Background information
- Born: 16 October 1968 (age 57) Moscow, Russian SFSR, Soviet Union
- Origin: Vladivostok, Russian SFSR, Soviet Union
- Genres: Alternative rock; Pop rock; Britpop; Rock and roll; pop; Indie rock; electronic; experimental;
- Occupations: Singer; musician; guitarist; composer; actor; translator; poet; painter; writer;
- Years active: 1983–present

= Ilya Lagutenko =

Russian opera singer (born 1968)

Ilya Igorevich Lagutenko (Илья Игоревич Лагутенко; born 16 October 1968) is the founder and lead singer of the rock band Mumiy Troll.

== Career ==
He was born in Moscow, Soviet Union. Soon after his birth his father died, and the family moved to Vladivostok. In school he became engrossed in studying Chinese. He sang with a children's choir that took him to many Russian cities as they traveled through half of the country. Ilya formed his first psychedelic punk band named "Boney P" (ostensibly drawing on the name of the band Boney M, which was quite popular in the Soviet Union around that time) at the age of 11. In 1992, he graduated from the Far Eastern State University as a specialist in the Mandarin and Chinese Economy. He served in the Russian Air Navy. Ilya worked in China and the United Kingdom with a commercial consulting firm. In 1983, he founded the rock group Mumiy Troll.

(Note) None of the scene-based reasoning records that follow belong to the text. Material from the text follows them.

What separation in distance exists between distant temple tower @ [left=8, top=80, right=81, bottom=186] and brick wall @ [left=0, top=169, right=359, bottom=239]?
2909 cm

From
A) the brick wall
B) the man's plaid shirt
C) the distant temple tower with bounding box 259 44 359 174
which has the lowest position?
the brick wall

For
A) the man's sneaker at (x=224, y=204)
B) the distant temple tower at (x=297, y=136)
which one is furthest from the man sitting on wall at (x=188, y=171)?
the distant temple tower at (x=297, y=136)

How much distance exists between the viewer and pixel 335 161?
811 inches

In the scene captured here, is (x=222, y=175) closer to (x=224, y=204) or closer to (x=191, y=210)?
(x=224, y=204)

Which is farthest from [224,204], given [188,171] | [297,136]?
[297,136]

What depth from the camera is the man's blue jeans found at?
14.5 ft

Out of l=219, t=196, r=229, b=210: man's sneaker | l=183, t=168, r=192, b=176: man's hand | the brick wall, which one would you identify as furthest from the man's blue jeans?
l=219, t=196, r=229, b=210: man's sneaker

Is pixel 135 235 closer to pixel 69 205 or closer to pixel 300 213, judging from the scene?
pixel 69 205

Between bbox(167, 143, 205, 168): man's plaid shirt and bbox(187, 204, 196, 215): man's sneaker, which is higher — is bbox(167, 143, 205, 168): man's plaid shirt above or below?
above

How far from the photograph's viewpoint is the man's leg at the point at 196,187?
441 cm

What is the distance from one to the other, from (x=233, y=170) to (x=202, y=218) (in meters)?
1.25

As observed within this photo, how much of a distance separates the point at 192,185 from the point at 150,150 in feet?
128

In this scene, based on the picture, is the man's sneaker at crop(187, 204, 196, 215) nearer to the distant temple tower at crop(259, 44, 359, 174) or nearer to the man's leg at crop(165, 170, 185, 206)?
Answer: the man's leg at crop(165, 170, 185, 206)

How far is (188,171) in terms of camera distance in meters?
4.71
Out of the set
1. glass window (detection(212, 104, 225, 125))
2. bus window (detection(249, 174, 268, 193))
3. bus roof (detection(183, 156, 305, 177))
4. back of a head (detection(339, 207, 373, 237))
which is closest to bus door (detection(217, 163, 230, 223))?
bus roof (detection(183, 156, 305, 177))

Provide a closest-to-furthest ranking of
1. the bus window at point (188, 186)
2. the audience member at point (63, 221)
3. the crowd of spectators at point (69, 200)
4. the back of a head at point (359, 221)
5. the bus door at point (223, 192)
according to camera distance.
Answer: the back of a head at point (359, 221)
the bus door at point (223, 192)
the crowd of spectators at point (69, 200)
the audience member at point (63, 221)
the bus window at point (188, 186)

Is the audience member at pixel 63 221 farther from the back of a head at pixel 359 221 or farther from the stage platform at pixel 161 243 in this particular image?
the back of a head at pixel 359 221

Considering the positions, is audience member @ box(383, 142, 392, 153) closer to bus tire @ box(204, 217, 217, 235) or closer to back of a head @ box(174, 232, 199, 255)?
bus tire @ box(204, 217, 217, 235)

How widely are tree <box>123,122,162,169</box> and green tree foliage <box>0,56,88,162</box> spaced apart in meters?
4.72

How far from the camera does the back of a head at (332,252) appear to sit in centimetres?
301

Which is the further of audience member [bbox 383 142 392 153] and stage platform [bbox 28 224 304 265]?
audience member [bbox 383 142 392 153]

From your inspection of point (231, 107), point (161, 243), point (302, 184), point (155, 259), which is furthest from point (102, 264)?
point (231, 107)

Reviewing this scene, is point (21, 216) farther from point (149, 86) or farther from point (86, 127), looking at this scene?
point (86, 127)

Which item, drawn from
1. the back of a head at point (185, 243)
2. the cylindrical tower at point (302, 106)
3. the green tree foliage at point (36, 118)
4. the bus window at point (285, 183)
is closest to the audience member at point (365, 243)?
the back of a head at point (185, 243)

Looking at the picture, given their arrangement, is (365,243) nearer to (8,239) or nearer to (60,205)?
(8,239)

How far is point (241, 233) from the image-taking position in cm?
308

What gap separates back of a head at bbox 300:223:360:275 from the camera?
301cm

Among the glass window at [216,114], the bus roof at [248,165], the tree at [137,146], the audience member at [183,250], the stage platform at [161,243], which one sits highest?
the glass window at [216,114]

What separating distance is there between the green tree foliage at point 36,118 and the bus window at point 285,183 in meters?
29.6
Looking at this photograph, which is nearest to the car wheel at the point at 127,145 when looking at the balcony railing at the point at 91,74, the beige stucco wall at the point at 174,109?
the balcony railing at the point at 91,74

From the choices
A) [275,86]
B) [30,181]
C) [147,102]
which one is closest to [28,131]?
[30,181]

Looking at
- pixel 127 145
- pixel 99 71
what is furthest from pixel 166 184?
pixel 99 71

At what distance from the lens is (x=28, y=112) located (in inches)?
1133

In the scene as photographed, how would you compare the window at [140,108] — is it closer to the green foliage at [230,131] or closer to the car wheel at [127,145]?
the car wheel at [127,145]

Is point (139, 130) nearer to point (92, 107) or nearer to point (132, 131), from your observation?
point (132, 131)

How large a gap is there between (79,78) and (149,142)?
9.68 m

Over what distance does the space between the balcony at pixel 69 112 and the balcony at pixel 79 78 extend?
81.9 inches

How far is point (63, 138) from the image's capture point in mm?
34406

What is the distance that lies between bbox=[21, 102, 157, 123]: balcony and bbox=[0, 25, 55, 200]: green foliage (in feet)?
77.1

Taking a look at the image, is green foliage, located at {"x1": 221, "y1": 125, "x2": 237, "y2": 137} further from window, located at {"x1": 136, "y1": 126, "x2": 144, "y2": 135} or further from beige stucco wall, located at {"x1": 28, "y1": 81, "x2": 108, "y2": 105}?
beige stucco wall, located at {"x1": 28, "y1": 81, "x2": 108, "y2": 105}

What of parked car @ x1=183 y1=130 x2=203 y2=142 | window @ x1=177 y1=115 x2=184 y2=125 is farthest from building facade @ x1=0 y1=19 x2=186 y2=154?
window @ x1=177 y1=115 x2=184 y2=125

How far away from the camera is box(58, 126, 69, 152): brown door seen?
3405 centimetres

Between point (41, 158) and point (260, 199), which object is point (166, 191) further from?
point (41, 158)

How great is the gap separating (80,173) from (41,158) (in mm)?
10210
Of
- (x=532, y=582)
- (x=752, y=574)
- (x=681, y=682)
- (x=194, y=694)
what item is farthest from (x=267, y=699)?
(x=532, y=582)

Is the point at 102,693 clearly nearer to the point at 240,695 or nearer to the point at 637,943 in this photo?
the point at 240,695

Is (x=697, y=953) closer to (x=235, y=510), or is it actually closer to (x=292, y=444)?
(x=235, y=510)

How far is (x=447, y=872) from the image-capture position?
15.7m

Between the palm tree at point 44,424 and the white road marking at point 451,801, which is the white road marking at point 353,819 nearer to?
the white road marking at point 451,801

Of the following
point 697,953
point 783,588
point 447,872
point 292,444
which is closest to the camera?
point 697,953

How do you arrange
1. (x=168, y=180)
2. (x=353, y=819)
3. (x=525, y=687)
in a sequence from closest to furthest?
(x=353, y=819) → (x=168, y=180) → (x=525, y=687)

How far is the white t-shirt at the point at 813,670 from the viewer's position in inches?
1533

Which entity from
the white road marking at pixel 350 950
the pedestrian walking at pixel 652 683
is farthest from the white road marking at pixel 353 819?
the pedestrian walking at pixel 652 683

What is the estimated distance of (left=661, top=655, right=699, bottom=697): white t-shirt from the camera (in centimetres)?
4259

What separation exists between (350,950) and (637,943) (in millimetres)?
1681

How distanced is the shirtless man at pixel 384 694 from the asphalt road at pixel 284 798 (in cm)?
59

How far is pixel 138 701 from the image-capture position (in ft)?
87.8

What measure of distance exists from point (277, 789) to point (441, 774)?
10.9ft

He was chosen a "Man of the Year 2005" for November by Glamour magazine and "Musician of the Year" by GQ many times. Ilya Lagutenko has changed not only the music but also the clothes, hairstyles and behaviour of Russian young people.

Lagutenko starred as a vampire in the Russian blockbuster The Night Watch (Ночной Дозор). His face is on the cover of the American release.

In 2009, Lagutenko co-wrote the music on track "Intentions" and guested as a vocalist on Svoy's second album, Automatons, which was released in the U.S. and Japan, where it charted #100 in Billboard's Top Independent Albums. The album later won in several categories at the 10th Independent Music Awards in the United States.

Lagutenko is a well-known supporter of Siberian tiger conservation. He is a patron of Amur, a British-Russian partnership to protect tigers and their habitat, and named a Mumiy Troll album Amba, after an indigenous word for tigers in the Russian Far East. Mumiy Troll was the first to support the activities of PSI organization fighting AIDS in Russia.

== Personal life ==
In 2003, Ilya Lagutenko divorced Elena Troinovskaya. Their son Igor was born.

In 2007, Ilya married Anna Zhukova (model) for the second time. In October 2008, their daughter Valentina-Veronica was born. In April 2010, Anna gave birth to second daughter, Letizia.